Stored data

====

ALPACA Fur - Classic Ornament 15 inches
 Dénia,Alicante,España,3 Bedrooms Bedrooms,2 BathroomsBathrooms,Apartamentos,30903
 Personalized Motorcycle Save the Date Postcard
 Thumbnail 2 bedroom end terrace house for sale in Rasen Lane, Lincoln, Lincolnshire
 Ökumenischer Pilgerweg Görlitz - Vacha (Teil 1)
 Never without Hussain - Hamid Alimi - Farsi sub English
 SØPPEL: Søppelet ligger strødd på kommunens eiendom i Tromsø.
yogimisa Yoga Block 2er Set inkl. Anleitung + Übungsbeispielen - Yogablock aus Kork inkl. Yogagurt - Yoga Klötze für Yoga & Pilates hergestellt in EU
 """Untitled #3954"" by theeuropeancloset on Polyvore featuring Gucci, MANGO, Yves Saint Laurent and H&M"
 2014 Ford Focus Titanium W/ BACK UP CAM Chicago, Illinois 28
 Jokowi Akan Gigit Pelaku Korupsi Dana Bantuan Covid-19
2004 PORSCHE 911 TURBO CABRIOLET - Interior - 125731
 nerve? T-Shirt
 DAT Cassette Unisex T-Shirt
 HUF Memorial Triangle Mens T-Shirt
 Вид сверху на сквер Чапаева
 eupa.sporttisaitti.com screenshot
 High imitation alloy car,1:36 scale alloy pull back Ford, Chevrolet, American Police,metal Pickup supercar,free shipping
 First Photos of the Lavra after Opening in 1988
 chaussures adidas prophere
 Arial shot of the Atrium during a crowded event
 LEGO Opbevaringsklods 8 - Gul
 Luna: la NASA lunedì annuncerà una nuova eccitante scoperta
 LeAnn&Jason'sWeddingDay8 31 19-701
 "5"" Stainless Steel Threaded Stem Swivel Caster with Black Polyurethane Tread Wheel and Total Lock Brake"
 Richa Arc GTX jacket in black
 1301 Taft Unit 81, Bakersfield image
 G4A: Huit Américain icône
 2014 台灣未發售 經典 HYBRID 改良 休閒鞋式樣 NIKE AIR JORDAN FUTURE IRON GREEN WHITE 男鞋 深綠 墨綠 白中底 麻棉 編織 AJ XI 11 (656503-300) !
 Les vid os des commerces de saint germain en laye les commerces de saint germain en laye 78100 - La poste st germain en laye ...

====

#### [Task details]
Locate the line that contains "High imitation alloy", then please quote it and every line after it to the end of the entries above, exactly and with nothing else.

#### [Task answer]
 High imitation alloy car,1:36 scale alloy pull back Ford, Chevrolet, American Police,metal Pickup supercar,free shipping
 First Photos of the Lavra after Opening in 1988
 chaussures adidas prophere
 Arial shot of the Atrium during a crowded event
 LEGO Opbevaringsklods 8 - Gul
 Luna: la NASA lunedì annuncerà una nuova eccitante scoperta
 LeAnn&Jason'sWeddingDay8 31 19-701
 "5"" Stainless Steel Threaded Stem Swivel Caster with Black Polyurethane Tread Wheel and Total Lock Brake"
 Richa Arc GTX jacket in black
 1301 Taft Unit 81, Bakersfield image
 G4A: Huit Américain icône
 2014 台灣未發售 經典 HYBRID 改良 休閒鞋式樣 NIKE AIR JORDAN FUTURE IRON GREEN WHITE 男鞋 深綠 墨綠 白中底 麻棉 編織 AJ XI 11 (656503-300) !
 Les vid os des commerces de saint germain en laye les commerces de saint germain en laye 78100 - La poste st germain en laye ...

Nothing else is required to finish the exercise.